By Sara E. Pratt, NASA Earth Observatory
December 17, 2021
The storm brought hurricane-force winds, dust storms, twisters, wildfires, snow squalls, and heavy rain across the middle of the nation. Hundreds of thousands of houses and services lost electric power, and approximately 100 million Americans were under some kind of weather condition caution that day.
The animation above shows the development of the storm front and wind field in between 6 p.m. Central Time on December 14 (midnight UTC, December 15) and 3 a.m. CT (9:00 UTC) on December 16. The greatest winds appear brilliant yellow to white; more moderate winds (still gale-force) are shades of orange and brilliant purple. (35 meters per 2nd equates to roughly 80 miles per hour.) Atmospheric information were gone through the Goddard Earth Observing System Model-5 (GEOS-5), a data assimilation design that scientists at NASA utilize to examine international weather phenomena. The GEOS design ingests wind information from more than 30 sources, consisting of ships, buoys, radiosondes, dropsondes, aircraft, and satellites. The model output is spaced out on a 0.25 to 0.3 degree grid, so it does not necessarily catch peak gusts and extremes as determined by specific instruments on the surface.
The natural-color image listed below was acquired around 2 p.m. CT (20:00 UTC) on December 15 by the Visible Infrared Imaging Radiometer Suite (VIIRS) on the NOAA-20 spacecraft.
December 15, 2021.
This created a tight pressure gradient over the Rocky Mountains that produced intense winds. The storm produced at least 55 hurricane-force gusts (those going beyond 75 miles per hour), breaking the previous one-day record (considering that tracking started in 2004).

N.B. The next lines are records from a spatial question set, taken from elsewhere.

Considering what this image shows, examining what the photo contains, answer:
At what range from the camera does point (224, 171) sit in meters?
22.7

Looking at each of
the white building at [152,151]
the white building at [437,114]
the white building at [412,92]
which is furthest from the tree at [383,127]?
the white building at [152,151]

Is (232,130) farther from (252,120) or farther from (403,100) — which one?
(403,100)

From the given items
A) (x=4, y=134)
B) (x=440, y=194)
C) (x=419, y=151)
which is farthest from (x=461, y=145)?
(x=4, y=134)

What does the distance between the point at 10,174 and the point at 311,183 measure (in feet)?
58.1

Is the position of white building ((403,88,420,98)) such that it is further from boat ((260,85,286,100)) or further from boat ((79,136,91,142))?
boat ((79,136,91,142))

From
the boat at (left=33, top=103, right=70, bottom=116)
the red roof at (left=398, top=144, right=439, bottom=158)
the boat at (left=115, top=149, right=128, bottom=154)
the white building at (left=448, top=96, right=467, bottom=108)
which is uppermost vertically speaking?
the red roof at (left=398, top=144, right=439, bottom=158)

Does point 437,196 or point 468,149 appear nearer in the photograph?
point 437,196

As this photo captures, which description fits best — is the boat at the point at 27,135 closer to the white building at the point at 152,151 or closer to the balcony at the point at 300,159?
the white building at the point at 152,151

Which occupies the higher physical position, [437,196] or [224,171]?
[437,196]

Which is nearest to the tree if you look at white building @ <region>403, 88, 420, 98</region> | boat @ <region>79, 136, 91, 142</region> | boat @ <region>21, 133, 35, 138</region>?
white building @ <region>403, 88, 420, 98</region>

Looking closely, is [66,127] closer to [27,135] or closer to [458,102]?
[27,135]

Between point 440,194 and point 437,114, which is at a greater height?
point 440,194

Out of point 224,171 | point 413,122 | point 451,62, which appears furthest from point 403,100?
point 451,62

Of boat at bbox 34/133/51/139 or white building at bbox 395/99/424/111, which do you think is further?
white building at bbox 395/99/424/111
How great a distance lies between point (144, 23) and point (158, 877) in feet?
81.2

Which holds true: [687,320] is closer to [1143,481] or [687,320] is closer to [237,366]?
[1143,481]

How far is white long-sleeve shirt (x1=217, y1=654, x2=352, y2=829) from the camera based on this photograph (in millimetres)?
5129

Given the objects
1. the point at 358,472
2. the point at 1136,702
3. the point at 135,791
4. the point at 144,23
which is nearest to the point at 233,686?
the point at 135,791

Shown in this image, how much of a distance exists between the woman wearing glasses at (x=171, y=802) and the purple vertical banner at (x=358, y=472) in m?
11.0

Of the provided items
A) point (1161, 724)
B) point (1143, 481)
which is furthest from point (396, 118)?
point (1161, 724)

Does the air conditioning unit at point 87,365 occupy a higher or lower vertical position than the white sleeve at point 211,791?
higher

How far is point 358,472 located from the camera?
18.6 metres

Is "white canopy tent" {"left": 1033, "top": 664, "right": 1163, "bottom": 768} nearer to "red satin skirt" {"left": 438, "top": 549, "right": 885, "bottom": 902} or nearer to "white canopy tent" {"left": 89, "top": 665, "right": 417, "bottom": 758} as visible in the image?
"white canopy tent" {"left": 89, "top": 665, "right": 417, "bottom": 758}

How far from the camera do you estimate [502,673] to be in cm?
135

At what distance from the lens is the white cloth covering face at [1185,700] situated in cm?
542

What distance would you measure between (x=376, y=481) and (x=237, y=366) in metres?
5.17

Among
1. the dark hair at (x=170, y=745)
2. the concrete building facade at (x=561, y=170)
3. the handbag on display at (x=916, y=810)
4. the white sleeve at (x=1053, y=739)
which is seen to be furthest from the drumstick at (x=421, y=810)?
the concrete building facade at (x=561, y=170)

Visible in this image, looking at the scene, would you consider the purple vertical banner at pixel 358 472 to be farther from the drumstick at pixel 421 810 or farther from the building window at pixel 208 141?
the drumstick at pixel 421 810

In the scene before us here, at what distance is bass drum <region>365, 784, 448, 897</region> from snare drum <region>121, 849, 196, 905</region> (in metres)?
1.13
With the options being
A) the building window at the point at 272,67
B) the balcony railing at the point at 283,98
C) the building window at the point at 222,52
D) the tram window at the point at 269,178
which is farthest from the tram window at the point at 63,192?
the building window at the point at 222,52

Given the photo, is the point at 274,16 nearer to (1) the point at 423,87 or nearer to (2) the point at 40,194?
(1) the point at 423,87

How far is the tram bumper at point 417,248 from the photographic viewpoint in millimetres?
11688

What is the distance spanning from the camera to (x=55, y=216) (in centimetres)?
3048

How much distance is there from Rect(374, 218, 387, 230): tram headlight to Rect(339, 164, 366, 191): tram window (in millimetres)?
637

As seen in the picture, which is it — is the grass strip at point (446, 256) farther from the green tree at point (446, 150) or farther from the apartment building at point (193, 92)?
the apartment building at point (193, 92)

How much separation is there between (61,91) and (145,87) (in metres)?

In Colorado, wind gusts went beyond 100 miles (160 kilometers) per hour and dust storms swirled in the southeastern part of the state and in western Kansas. Snow and rain showers, in addition to at least 20 tornadoes, were reported along the squall line.
Ahead of the front, parts of the Southern Plains into the Upper Midwest saw record-breaking warm temperatures. In Wisconsin and Iowa, temperatures reached above 70 degrees Fahrenheit (21 ° Celsius). The heat and the high winds likewise triggered extreme fire weather condition warnings for parts of the Central and Southern Plains, as wildfires broke out in Kansas, Texas, and Oklahoma.
NASA Earth Observatory images by Joshua Stevens, using VIIRS data from NASA EOSDIS LANCE, GIBS/Worldview, and the Joint Polar Satellite System (JPSS), and GEOS-5 data from the Global Modeling and Assimilation Office at NASA GSFC.
December 15– 16, 2021
Hurricane-force winds, dust storms, twisters, wildfires, snow squalls, heavy rain, and record-breaking heat accompanied an unusual December storm system.
A historical and anomalous December derecho– a windstorm associated with a abnormally strong and fast-moving line of thunderstorms– swept from the U.S. Southwest to the Upper Midwest on December 15, 2021 High-wind warnings were released from the Central and Southern High Plains to the Great Lakes, including storm warnings over the Great Lakes.